Papers worth a careful read (in order)

The reading list a senior SRE has actually read, not just heard of:

1. "Time, Clocks, and the Ordering of Events"     — Lamport, 1978
2. "The Byzantine Generals Problem"               — Lamport, 1982
3. "Impossibility of Distributed Consensus..."    — FLP, 1985
4. "The Part-Time Parliament" (or "Paxos Made Simple") — Lamport
5. "In Search of an Understandable Consensus Algorithm" — Raft, Ongaro 2014
6. "Spanner: Google's Globally Distributed DB"    — OSDI 2012
7. "Dynamo: Amazon's Highly Available Key-Value Store" — SOSP 2007
8. "Conflict-free Replicated Data Types"          — Shapiro et al, 2011
9. "Designing Data-Intensive Applications"        — Kleppmann (book)
10. "Jepsen reports"                              — Aphyr.com

The Jepsen reports are required reading — they’re the field’s empirical reality check. Many vendors quietly fixed bugs after a Jepsen test embarrassed them.

Common SRE-level theory mistakes

Treating CAP as a static label instead of a behavior during partition.
Assuming network is reliable + latency is zero in any retry/timeout policy.
“We’re using Kafka, so exactly-once.” Only inside Kafka. Outside, you dedupe.
Replacing Raft with custom leader election because “we know our system.” This goes badly. Use etcd.
Trusting wall-clock ordering across regions. Use logical or hybrid clocks.
Locks without fencing tokens.

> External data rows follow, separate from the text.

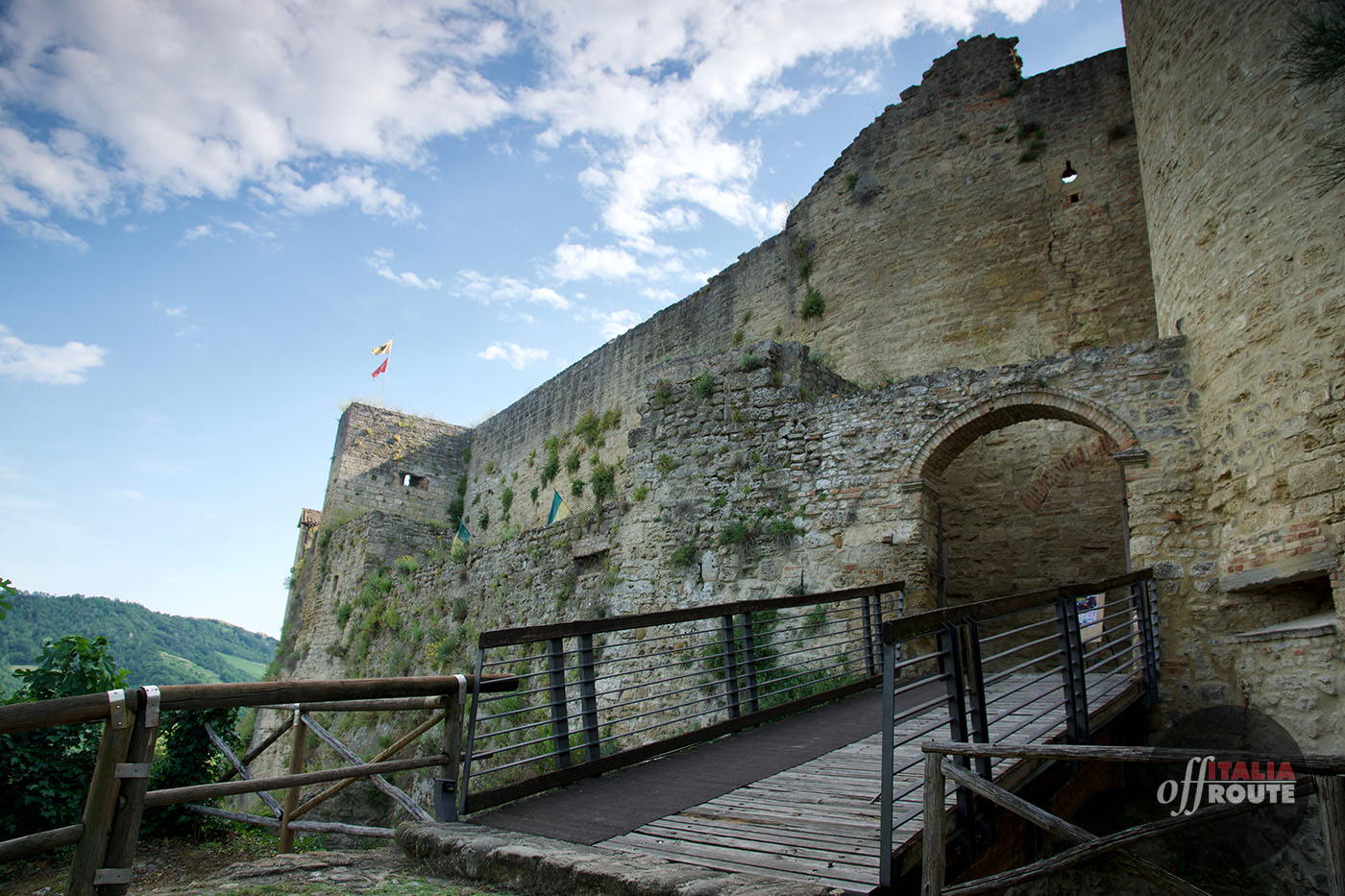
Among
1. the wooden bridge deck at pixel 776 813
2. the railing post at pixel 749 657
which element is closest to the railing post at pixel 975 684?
the wooden bridge deck at pixel 776 813

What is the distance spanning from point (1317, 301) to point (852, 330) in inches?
301

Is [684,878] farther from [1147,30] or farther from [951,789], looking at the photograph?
[1147,30]

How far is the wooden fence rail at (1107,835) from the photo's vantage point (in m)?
2.06

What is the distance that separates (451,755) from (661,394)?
6239 millimetres

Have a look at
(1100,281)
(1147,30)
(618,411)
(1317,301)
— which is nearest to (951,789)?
(1317,301)

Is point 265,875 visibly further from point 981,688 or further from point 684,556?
point 684,556

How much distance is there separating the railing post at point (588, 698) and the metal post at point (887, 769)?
227 centimetres

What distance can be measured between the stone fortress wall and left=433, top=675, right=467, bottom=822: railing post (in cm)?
483

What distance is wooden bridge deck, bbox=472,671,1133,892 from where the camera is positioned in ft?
10.3

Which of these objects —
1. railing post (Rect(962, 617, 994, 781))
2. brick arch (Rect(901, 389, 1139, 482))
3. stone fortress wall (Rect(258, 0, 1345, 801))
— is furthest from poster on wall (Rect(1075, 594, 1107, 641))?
railing post (Rect(962, 617, 994, 781))

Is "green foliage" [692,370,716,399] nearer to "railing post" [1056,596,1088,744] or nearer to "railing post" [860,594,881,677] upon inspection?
"railing post" [860,594,881,677]

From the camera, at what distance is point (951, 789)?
3.68 m

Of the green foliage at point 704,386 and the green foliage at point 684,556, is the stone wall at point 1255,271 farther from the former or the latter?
the green foliage at point 684,556

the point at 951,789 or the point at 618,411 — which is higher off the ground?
the point at 618,411
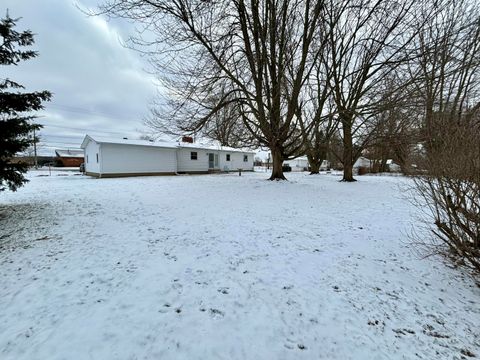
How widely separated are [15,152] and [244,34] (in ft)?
34.9

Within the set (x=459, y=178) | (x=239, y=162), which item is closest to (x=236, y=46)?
(x=459, y=178)

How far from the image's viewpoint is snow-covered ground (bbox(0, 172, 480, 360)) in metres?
1.97

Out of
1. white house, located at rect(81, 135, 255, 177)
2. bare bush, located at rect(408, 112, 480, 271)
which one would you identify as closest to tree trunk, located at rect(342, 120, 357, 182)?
bare bush, located at rect(408, 112, 480, 271)

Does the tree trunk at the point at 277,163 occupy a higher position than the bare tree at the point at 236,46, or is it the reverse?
the bare tree at the point at 236,46

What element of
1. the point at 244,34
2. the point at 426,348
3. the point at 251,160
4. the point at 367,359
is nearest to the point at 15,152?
the point at 367,359

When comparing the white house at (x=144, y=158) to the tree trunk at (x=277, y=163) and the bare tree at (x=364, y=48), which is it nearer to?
the tree trunk at (x=277, y=163)

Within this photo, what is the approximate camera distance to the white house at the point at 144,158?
1744 centimetres

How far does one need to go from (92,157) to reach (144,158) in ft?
14.3

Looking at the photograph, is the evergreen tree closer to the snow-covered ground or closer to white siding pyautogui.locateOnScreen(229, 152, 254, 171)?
the snow-covered ground

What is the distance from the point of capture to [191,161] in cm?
2322

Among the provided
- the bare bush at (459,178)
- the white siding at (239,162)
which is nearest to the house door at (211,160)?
the white siding at (239,162)

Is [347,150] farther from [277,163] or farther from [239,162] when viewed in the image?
[239,162]

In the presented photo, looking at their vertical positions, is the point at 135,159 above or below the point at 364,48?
below

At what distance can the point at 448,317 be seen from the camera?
93.7 inches
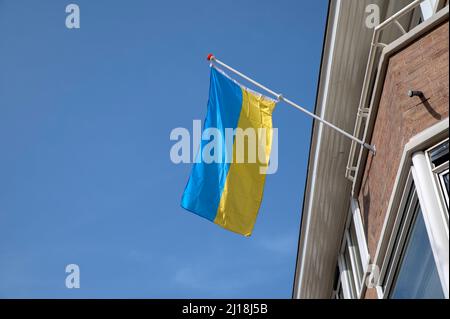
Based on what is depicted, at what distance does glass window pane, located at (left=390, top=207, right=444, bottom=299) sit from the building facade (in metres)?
0.01

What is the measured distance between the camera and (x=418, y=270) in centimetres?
798

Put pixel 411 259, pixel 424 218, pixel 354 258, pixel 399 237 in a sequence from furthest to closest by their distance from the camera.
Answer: pixel 354 258, pixel 399 237, pixel 411 259, pixel 424 218

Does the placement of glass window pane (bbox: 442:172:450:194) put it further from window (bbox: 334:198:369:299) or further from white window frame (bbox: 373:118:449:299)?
window (bbox: 334:198:369:299)

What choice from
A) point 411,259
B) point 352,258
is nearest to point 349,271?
point 352,258

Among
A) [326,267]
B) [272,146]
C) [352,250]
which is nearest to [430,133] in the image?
[272,146]

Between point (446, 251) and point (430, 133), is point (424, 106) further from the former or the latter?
point (446, 251)

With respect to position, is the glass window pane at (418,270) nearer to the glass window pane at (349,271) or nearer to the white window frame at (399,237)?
the white window frame at (399,237)

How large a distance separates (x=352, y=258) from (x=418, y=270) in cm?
453

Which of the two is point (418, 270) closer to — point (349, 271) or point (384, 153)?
point (384, 153)

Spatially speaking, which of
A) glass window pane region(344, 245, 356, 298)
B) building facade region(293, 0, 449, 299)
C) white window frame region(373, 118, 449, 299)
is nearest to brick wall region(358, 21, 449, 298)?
building facade region(293, 0, 449, 299)

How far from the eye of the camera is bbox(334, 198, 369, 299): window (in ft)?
36.6

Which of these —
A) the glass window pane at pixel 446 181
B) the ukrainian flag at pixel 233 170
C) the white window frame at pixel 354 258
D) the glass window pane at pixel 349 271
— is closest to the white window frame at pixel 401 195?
the glass window pane at pixel 446 181
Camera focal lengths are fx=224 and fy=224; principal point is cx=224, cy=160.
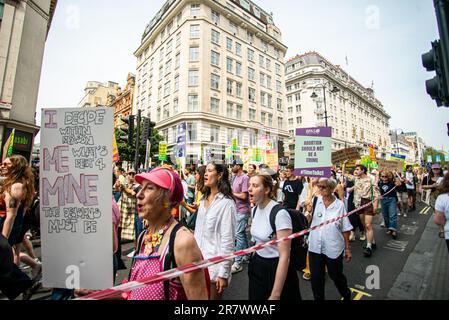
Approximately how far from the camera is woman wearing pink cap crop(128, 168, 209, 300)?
1.29 metres

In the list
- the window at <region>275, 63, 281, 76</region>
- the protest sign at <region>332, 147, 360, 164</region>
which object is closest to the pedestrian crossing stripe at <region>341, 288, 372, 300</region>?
the protest sign at <region>332, 147, 360, 164</region>

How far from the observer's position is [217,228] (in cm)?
247

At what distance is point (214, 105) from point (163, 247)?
93.1ft

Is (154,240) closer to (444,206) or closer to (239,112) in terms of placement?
(444,206)

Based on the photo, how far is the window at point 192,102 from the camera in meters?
27.5

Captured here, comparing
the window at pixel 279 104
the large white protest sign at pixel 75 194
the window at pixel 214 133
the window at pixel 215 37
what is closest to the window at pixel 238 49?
the window at pixel 215 37

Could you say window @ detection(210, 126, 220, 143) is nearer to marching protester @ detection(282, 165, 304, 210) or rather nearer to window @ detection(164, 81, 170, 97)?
window @ detection(164, 81, 170, 97)

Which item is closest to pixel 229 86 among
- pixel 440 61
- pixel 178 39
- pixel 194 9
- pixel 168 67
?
pixel 168 67

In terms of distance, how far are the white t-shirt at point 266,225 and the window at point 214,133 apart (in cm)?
2580

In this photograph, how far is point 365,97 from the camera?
64688mm

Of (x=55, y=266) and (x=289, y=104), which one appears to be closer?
(x=55, y=266)
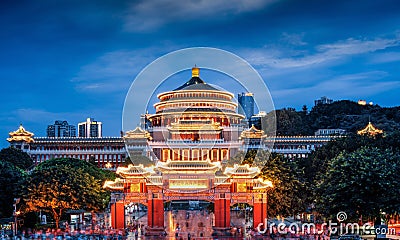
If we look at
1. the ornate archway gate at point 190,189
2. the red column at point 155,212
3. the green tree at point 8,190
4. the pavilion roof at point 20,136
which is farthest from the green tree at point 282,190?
the pavilion roof at point 20,136

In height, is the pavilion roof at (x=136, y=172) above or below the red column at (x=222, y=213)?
above

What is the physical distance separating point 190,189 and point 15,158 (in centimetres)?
4331

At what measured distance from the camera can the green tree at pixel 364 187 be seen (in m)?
33.2

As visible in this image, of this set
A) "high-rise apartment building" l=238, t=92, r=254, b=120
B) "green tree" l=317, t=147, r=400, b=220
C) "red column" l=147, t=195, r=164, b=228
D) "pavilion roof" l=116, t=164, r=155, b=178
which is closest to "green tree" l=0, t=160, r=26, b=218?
"pavilion roof" l=116, t=164, r=155, b=178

Single line, infinite trouble.
Synchronous replication “for safety” without realizing it doubles your tail latency.

Stay current

Papers We Love — curated systems papers + talks
The Morning Paper archive (Adrian Colyer) — paper-a-day summaries
Aphyr — Jepsen — adversarial distributed-systems testing
Murat Demirbas — Metadata — distsys research blog

Key Takeaways

CAP is about behavior during partition; PACELC adds the daily tradeoff.
FLP says you can’t tell slow from dead — every consensus protocol uses timeouts as a workaround.
Raft is the consensus algorithm to know first, and 2f+1 is the cluster sizing rule.
Linearizability ≠ serializability ≠ snapshot isolation — pick the one your feature actually needs.
Idempotency is the only real “exactly once” — design receivers, not pipes.
Fencing tokens are the only safe distributed locks.
Clocks lie; use logical, hybrid, or TrueTime when ordering matters.